一度だけ行われた記者会見

民間ビルの5階にある党本部の入口には、1960年に演説中に刺殺された社会党委員長の浅沼稲次郎氏の銅像が置かれている。だが、中に入ると、その風景はさながら中小企業のオフィスといった印象だ。党首室もなく、福島氏はデスクの一つに腰かけながら、テレビを見入っていた。

マルキ榎本ビル 2017年5月8日から5階に社会民主党の党本部が入居
マルキ榎本ビル 2017年5月8日から5階に社会民主党の党本部が入居(写真=Asanagi/CC-Zero/Wikimedia Commons

党本部では投開票日の午後10時過ぎに一度だけ記者会見が行われ、福島氏は自民党圧勝の見通しとなっていることに「正直、ショック」と心情を吐露した。「このままでは憲法改悪も含めて暴走していくのではないかと大変危惧している」とも語り、護憲や人権尊重といった、社民党の看板政策を推し進めていることも強調している。
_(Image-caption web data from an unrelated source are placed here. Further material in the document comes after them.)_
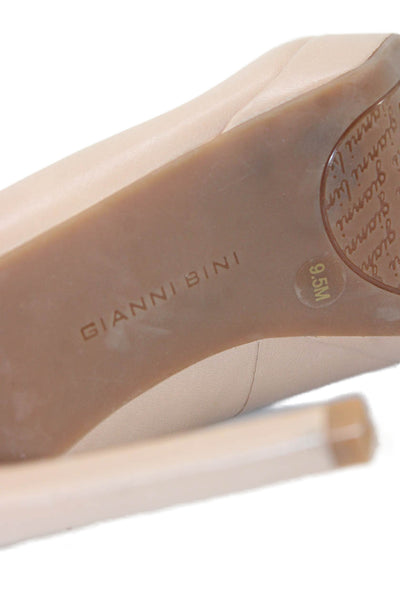 Gianni Bini Womens Leather Platform Stiletto Pumps Beige Size 9.5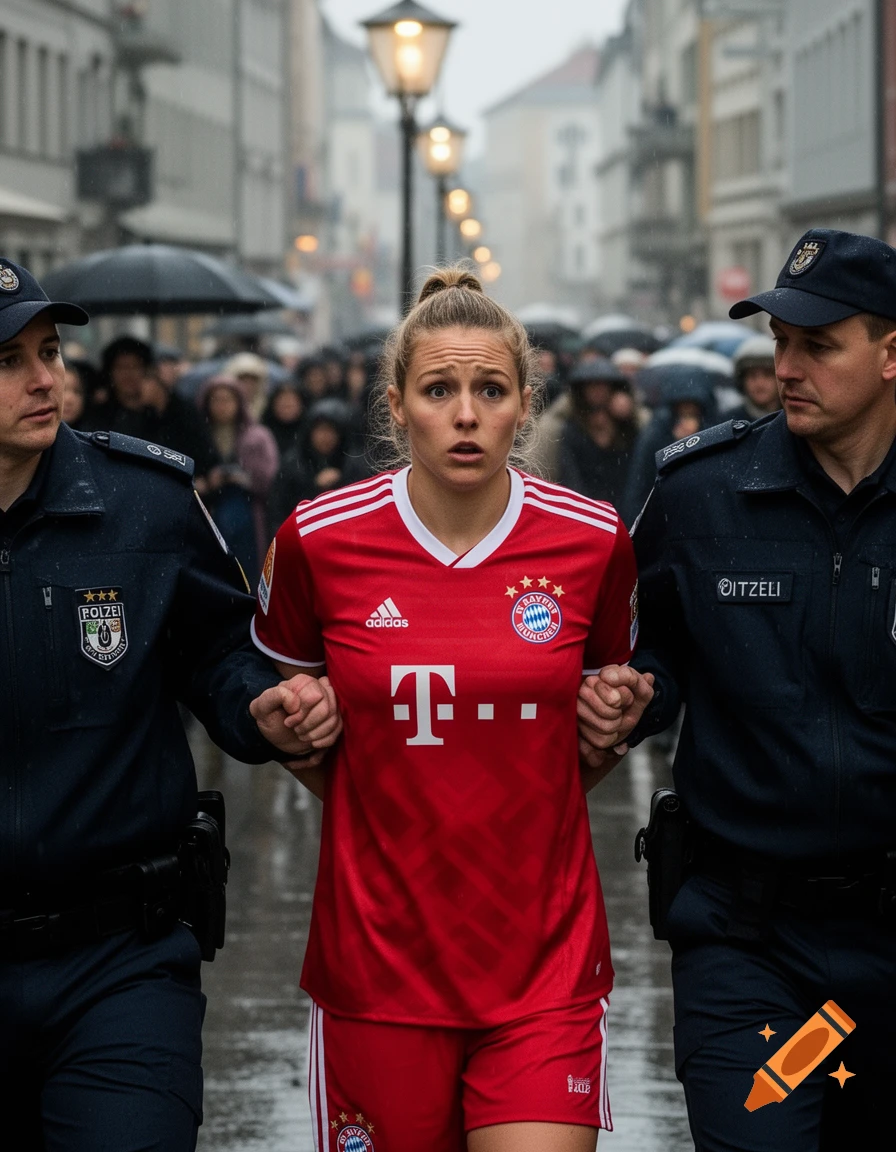 Photorealistic image of a woman in a red Bayern Munich soccer jersey being escorted by two police officers in the rain on a city street.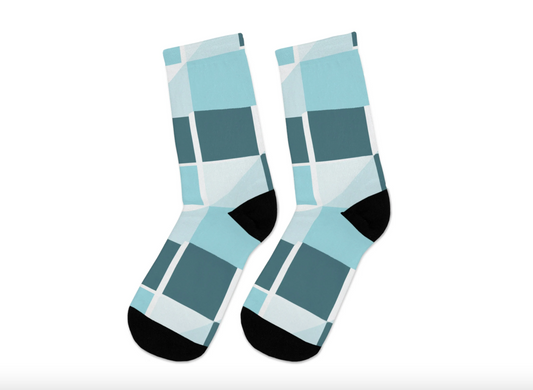 Argyle Blue Box Pattern Socks
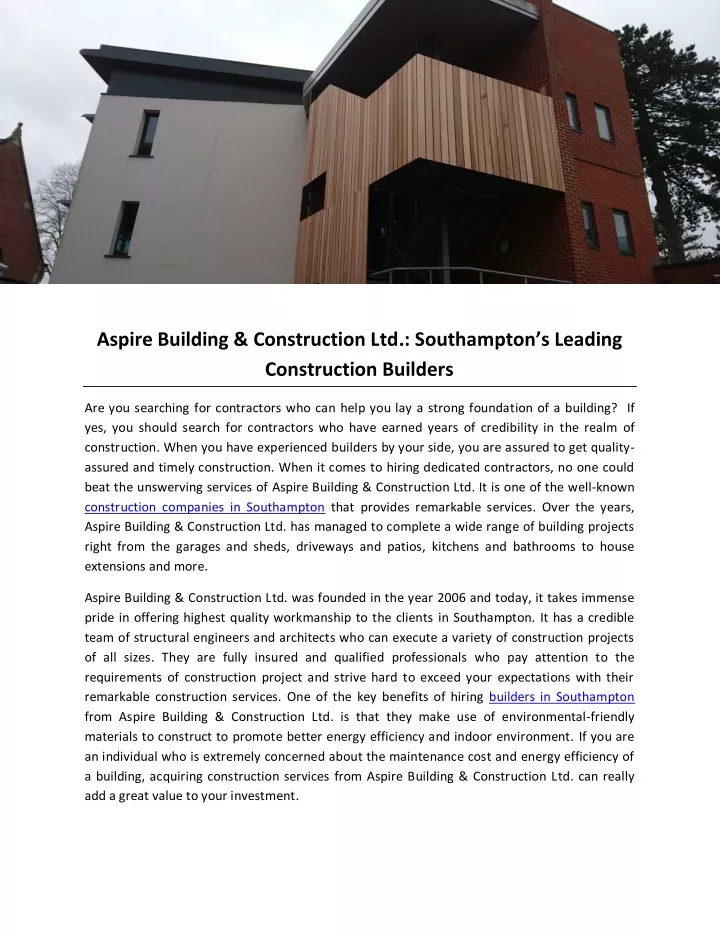 aspire building construction ltd southampton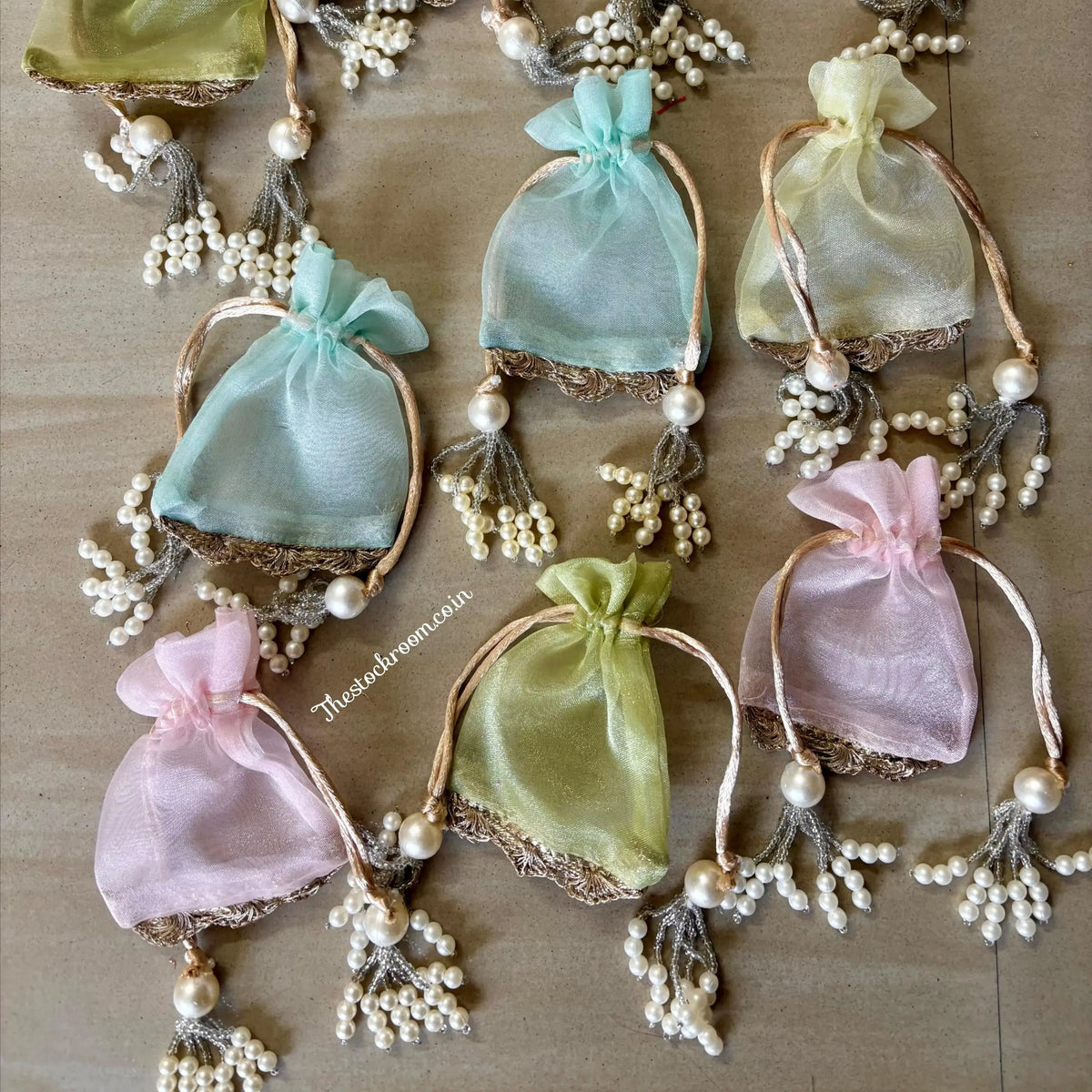 Luxury Pastel Pearl Organza Potli Bags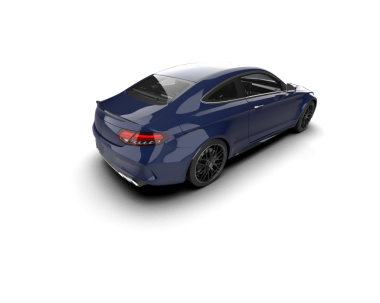 Stüdyoda siyah arka planda yansıtıcı bir arabanın 3 boyutlu görüntüsü.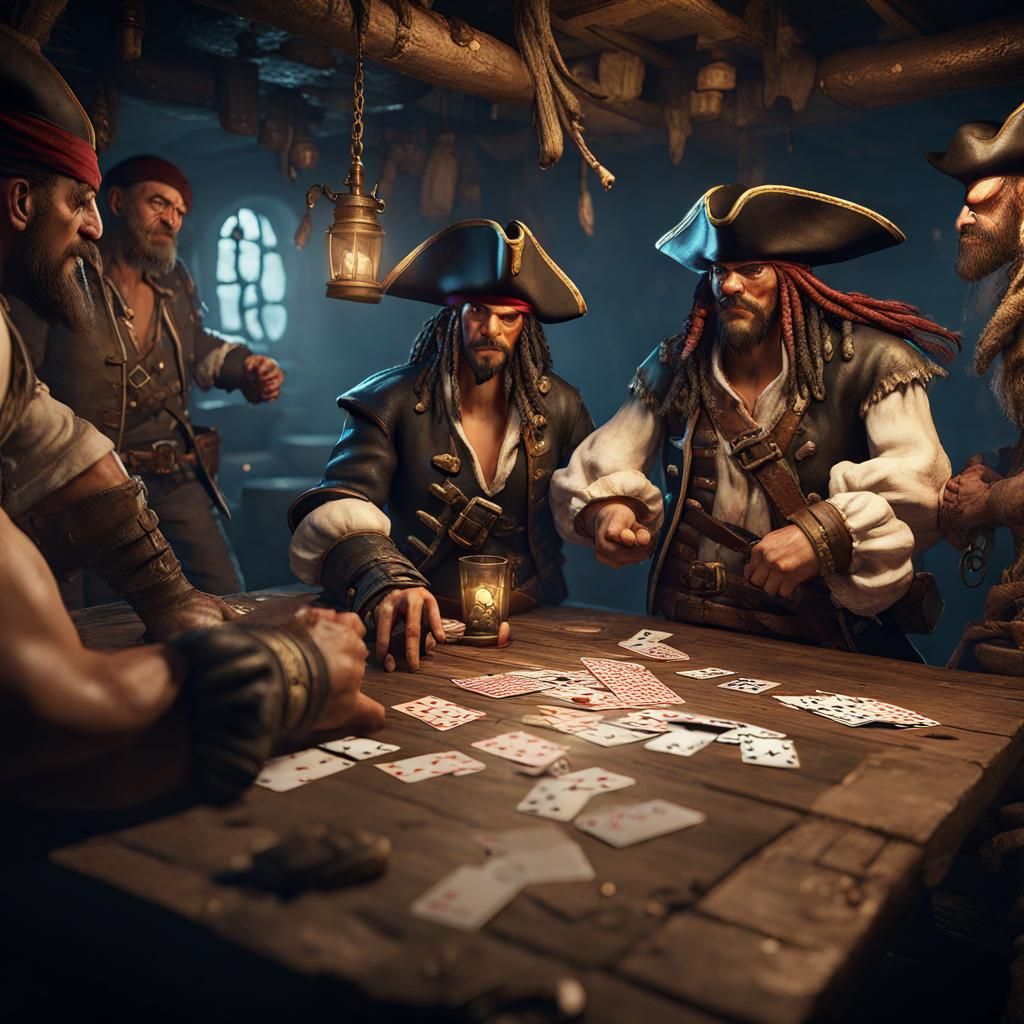 Pirate Cave Card Game in 3D Cinematic Style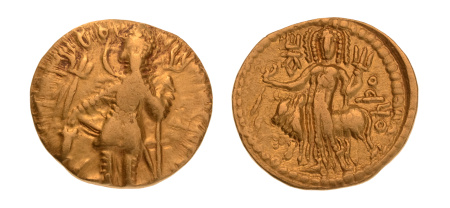 Kushanas, Vasudeva I,  7.84 g. Oesho, AV dinar.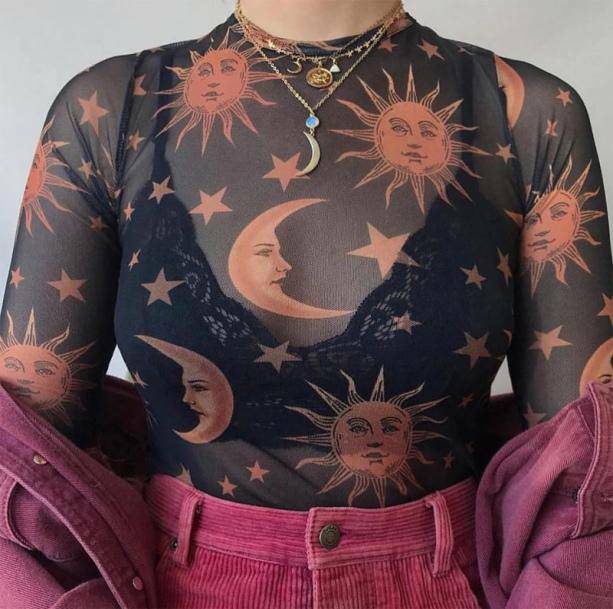 Sun and Moon Aesthetic Top: Y2K Fashion with Coquette Vibes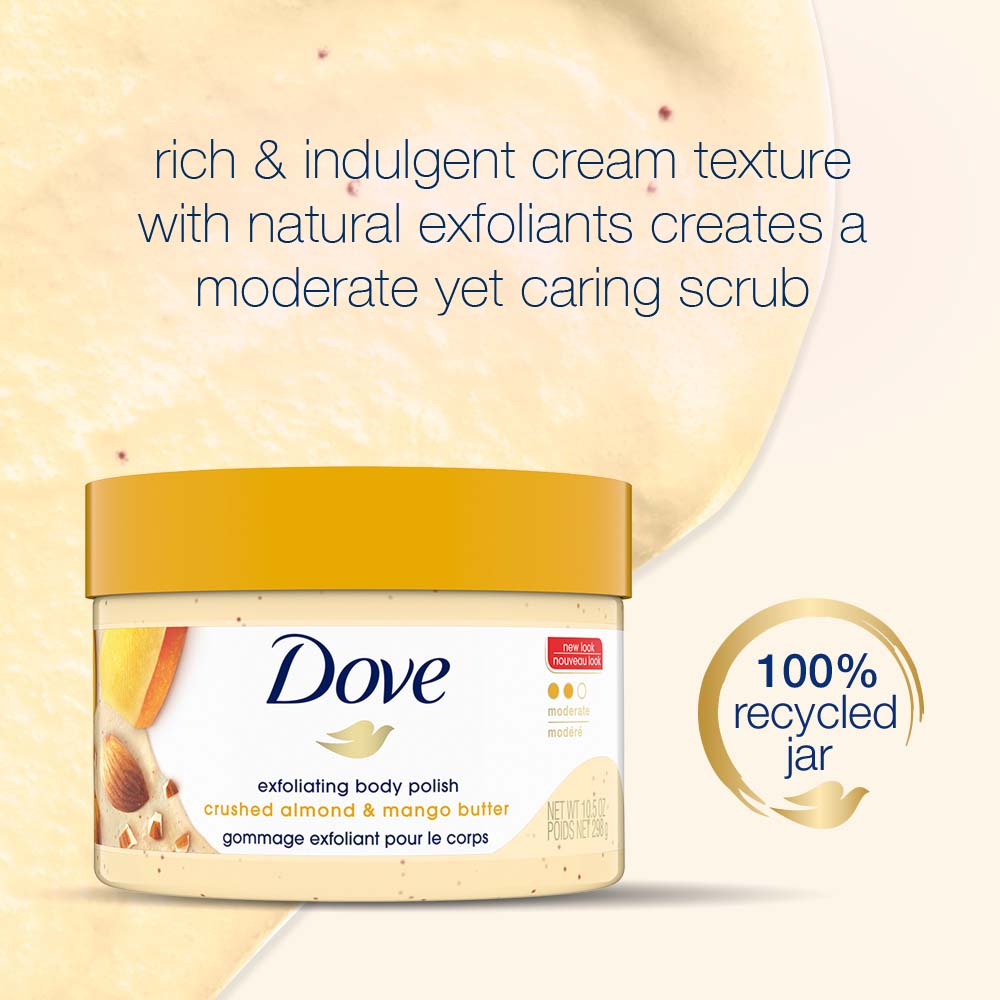 Dove Exfoliating Body Polish Scrub - Crushed Almond And Mango Butter, 298g Buy at Indicrest Image 5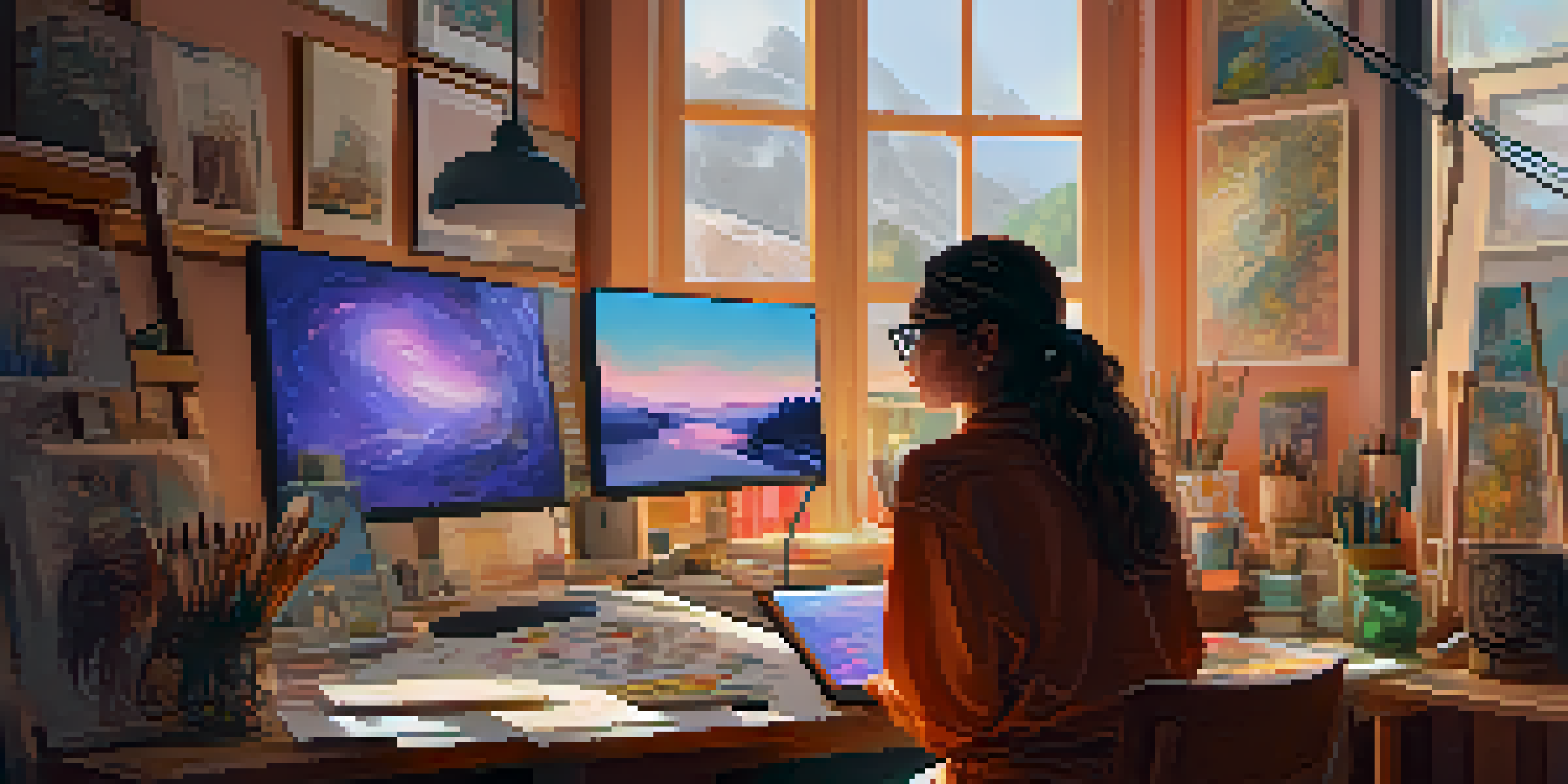 A digital artist working in a colorful studio, surrounded by screens displaying NFTs and art supplies.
また福島氏は、若い候補者の登場や入党者の増加などを挙げ、「社民党リブート」として党再建に取り組む考えも示した。だが、党内では敗北の原因をめぐる議論が噴出しており、再建への道筋をつけるのは容易ではない。とりわけ焦点となっているのが、沖縄2区で起きた「分裂選挙」への対応だ。

唯一の衆院議員の離党

沖縄2区は、米軍普天間飛行場(沖縄県宜野湾市)の名護市辺野古移設に反対する「オール沖縄」勢力が議席を維持してきた。だが、2025年11月に、同区選出で社民党唯一の衆院議員だった新垣邦男氏が離党を表明。背景にあったのが、福島氏の党運営に対する不満だった。

新垣氏は、社民が1議席にとどまった同年7月の参院選後、福島氏に衆院へくら替えするよう求めたが認められなかったとし、離党表明の記者会見では「党勢拡大を目指すとの思いでいたが、(党内の)見解の相違やかみ合わないところがあった」と福島氏への不信感を露わにした。

さらに、無所属となった新垣氏が今年1月、中道改革連合に合流し、衆院選に立候補すると表明したことが混乱に拍車をかけた。社民党は、中道が辺野古移設の反対を明言しない中道を批判し、同じ沖縄2区に元衆院議員の瑞慶覧ずけらん長敏氏を擁立することを決定。社民党が中道への「刺客」を立てる形となり、オール沖縄は分裂選挙を強いられることとなった。